Hanté par ses vieux démons, Oray se retrouve dans une situation difficile. Il a voulu changer de vie en se réfugiant dans une religion dont l’application stricte le force à s’éloigner de Burcu, la femme qu’il aime.”

“Ce n’est pas un film sur l’islam”

Sujet sensible, la religion est très présente dans le film. Cela a valu à celui-ci, en Turquie, des critiques parfois contradictoires, venues de journaux de différents bords politiques. “Il n’y a pas un seul personnage allemand dans ce film. Oray ne propose aucune analyse sur la société allemande, se contentant de débattre de cette question : ‘Comment être un bon musulman en Allemagne ?’ La réponse qu’il apporte est claire : ‘À l’allemande, par un islam façonné sur les réalités allemandes et les intérêts allemands’, ce qui peut expliquer qu’un film aussi amateur sur le plan artistique ait été récompensé à Berlin”, assène, virulent, le quotidien Aydinlik, proche du parti islamo-nationaliste au pouvoir en Turquie.
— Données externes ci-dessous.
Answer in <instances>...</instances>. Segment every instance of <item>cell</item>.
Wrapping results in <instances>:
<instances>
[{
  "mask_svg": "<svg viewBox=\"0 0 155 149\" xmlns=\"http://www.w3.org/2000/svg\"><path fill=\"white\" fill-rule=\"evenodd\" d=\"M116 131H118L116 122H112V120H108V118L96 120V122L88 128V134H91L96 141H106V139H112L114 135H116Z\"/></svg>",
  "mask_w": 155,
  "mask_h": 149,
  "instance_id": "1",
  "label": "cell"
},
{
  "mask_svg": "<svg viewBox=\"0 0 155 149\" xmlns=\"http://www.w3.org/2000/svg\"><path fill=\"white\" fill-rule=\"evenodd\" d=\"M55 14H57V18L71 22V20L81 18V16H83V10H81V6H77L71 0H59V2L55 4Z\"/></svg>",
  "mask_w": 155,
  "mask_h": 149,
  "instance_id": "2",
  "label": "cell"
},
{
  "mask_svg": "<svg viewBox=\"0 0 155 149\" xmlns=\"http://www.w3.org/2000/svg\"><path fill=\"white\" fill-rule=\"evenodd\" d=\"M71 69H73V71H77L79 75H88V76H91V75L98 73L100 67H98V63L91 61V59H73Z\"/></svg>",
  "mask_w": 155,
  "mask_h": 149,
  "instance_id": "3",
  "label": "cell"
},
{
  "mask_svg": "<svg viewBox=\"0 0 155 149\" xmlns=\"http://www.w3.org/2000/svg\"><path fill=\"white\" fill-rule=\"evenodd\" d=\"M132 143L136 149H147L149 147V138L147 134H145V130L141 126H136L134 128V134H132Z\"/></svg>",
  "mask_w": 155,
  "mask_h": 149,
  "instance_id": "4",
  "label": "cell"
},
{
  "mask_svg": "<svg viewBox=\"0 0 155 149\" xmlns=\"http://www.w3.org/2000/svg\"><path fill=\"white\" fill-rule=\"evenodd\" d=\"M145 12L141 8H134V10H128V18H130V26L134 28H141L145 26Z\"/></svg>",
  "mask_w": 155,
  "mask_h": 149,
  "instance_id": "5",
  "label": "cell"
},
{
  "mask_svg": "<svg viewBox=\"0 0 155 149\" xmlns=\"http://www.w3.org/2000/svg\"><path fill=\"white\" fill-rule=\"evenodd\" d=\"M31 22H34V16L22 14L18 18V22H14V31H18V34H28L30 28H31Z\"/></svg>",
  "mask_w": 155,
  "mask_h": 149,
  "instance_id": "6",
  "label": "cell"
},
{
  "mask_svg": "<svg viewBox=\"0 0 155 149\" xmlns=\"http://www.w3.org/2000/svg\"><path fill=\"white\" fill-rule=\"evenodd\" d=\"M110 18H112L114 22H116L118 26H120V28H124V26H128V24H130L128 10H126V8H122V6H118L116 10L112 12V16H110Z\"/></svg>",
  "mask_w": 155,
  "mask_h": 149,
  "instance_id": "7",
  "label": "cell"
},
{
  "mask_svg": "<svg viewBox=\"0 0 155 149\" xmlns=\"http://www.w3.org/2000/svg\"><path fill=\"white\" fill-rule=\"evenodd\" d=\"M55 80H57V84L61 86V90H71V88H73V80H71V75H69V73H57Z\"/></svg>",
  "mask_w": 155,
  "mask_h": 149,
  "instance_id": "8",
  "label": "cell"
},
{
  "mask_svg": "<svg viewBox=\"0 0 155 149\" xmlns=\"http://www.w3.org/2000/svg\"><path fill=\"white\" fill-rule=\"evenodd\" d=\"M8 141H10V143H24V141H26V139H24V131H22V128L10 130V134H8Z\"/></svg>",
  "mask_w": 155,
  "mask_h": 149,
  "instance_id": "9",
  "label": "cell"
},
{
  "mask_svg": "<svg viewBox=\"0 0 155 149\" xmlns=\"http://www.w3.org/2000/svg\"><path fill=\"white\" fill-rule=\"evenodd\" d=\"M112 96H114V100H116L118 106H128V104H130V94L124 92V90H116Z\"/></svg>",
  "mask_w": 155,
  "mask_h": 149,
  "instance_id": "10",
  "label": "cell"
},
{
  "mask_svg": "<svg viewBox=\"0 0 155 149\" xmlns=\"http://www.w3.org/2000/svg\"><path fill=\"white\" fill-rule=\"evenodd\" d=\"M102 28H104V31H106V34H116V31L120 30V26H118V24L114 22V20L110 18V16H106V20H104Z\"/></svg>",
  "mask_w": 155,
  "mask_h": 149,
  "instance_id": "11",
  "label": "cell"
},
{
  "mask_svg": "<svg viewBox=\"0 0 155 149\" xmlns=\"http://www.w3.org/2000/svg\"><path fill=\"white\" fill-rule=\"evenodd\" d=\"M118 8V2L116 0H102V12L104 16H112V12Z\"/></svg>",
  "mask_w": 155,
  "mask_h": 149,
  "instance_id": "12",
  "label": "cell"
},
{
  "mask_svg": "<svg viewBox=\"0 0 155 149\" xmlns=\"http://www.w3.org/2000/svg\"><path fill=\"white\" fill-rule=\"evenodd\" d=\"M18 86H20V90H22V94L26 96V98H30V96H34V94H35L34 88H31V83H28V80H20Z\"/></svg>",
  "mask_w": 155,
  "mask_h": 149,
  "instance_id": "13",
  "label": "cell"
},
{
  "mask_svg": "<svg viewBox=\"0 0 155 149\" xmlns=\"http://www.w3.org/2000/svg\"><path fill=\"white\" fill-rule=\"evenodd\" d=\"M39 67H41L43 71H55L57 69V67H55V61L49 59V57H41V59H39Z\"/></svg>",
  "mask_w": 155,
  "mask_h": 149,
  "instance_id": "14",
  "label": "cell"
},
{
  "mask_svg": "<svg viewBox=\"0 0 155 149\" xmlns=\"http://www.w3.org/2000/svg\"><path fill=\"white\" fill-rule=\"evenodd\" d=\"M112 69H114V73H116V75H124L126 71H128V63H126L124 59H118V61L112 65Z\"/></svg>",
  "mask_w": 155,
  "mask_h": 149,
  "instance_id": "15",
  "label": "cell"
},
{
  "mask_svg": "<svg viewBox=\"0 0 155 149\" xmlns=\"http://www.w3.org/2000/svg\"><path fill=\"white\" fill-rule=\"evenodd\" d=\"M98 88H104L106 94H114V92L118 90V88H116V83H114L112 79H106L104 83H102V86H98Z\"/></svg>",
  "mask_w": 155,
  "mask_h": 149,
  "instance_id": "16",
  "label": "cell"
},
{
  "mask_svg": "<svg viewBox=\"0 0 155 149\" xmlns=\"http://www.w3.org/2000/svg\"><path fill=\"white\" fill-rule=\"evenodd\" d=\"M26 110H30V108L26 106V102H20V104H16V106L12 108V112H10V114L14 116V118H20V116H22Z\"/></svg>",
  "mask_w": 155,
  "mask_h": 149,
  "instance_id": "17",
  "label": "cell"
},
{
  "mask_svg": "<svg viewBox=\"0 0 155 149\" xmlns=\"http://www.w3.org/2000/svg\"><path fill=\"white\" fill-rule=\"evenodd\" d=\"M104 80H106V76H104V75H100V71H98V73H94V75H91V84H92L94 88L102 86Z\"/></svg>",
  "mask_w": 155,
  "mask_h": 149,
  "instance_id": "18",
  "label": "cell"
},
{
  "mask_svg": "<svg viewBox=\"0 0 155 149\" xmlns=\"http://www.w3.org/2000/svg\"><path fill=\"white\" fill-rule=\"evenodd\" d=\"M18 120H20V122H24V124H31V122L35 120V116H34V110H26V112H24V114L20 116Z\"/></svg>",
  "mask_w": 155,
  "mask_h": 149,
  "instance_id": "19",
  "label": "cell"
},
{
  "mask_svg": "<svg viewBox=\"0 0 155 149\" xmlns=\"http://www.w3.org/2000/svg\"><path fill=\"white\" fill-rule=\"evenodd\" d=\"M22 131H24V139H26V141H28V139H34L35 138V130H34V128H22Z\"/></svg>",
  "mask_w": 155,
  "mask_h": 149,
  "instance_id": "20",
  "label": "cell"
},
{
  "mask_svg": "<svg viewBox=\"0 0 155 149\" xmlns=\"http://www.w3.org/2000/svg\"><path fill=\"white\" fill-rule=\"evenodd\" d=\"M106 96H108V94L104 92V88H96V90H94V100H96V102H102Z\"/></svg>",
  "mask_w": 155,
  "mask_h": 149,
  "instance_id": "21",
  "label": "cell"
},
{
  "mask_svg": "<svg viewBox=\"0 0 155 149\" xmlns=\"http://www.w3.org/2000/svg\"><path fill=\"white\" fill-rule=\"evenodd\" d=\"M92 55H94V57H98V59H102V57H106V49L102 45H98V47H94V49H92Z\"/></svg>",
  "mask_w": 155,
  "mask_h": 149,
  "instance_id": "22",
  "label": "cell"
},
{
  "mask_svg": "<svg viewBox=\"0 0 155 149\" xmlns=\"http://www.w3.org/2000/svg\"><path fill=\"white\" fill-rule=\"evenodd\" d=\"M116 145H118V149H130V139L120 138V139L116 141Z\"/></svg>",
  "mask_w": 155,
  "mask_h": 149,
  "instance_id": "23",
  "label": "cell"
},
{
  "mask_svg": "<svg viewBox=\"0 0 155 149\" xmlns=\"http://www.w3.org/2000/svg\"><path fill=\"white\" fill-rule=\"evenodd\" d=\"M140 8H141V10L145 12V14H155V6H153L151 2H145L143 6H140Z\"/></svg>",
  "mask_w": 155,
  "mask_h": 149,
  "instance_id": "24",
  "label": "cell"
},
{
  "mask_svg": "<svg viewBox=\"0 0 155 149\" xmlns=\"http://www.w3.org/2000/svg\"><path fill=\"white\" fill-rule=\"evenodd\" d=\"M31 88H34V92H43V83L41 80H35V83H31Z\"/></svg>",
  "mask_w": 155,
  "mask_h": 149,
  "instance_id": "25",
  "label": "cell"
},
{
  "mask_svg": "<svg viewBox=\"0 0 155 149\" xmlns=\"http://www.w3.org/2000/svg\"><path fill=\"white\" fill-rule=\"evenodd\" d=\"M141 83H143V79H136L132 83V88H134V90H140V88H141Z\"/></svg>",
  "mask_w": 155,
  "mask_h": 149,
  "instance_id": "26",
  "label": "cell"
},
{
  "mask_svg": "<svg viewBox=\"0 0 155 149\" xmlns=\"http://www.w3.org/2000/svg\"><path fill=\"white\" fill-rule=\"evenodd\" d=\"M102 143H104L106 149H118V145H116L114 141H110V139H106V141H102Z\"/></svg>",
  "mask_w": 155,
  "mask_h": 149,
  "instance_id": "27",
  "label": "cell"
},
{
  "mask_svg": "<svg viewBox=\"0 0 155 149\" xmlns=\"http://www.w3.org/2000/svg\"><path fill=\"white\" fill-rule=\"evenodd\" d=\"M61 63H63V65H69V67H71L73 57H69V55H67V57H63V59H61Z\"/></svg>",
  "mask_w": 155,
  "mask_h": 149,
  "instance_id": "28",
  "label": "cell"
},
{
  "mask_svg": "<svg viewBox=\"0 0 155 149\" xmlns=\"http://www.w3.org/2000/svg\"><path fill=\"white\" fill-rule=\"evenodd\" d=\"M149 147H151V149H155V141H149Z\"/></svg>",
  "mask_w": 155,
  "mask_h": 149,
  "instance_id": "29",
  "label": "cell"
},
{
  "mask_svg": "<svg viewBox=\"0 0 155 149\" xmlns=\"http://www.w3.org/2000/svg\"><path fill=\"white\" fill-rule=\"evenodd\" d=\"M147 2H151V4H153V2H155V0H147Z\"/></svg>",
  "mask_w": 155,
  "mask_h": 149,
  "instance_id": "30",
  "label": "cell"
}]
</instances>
Le média en ligne de gauche Ileri Haber fait, lui, le procès inverse au réalisateur : “Pris au piège de la peur du procès en islamophobie, le film ne parvient pas à s’affranchir de ce complexe et livre, in fine, un message réactionnaire qui présente les confréries religieuses les plus bigotes et le repli sur soi comme une porte de secours pour les croyants immergés dans une société laïque.” Le site livre son interprétation de l’intrigue d’Oray : “On aurait pu s’attendre à ce que, plutôt que de la normaliser, le film critique cette pratique où l’homme divorce de sa femme d’une simple phrase, or ce n’est pas du tout le cas.”
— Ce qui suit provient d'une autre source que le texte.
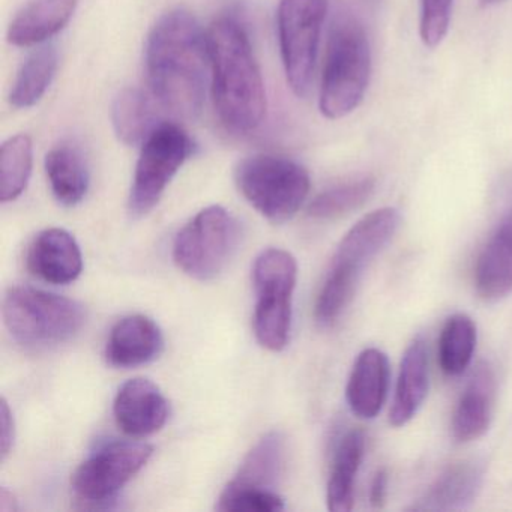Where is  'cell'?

Sous le feu de ces critiques de droite et de gauche, le réalisateur, lui-même issu d’un milieu conservateur (son père lui a reproché la seule scène de baiser du film), s’en explique au quotidien Hurriyet : “Je n’ai pas voulu faire un film sur la religion ni sur les musulmans. Mon film raconte l’état d’esprit de jeunes habitants de Cologne qui vivent en communauté et sont ostracisés par la société allemande […]. Car si les immigrés sont globalement discriminés en Allemagne, c’est encore plus le cas pour les hommes musulmans barbus qui vont à la mosquée. Ces jeunes vont incorporer ce rejet, l’accepter, se renfermer sur eux-mêmes et vivre, en vase clos, des vies parallèles à la société majoritaire, autour de petites communautés religieuses. Évidemment, ce n’est pas un mode de vie facile aux XXIe siècle, en plein cœur de l’Europe.”_________________

Vu d’Allemagne

UN FILM “COMPLEXE” ET “IMPRÉVISIBLE”

Il faut fouiller dans les archives des sites de presse allemands pour retrouver mention d’Oray lors de sa sortie en Allemagne, en 2019, juste après le prix du meilleur premier film reçu à la Berlinale. Son réalisateur Mehmet Akif Büyükatalay n’a donné que de rares interviews, notamment à la Frankfurter Allgemeine Zeitung et au site de la radio Deutschland Rundfunk, et très peu de critiques ont été publiées. Dans un article consacré, lors de la Berlinale 2019, à la nouvelle vague des cinéastes allemands, Der Spiegel reconnaît que Mehmet Akif Buyukatalay, né dans la communauté musulmane de Hagen, connaît son sujet et livre un long-métrage qui a le mérite de “la complexité”. Le magazine de Hambourg ajoute une phrase qui jette un nouveau jour sur le relatif silence qui a accompagné la sortie du film : “En conséquence, Oray est de bout en bout imprévisible et passionnant, ce qui révèle peut-être aussi combien reste inexploré, dans notre cinéma, le monde turco-allemand.”

Oray de Mehmet Akif Buyukatalay, sort le 27 octobre en France, en partenariat avec Courrier international.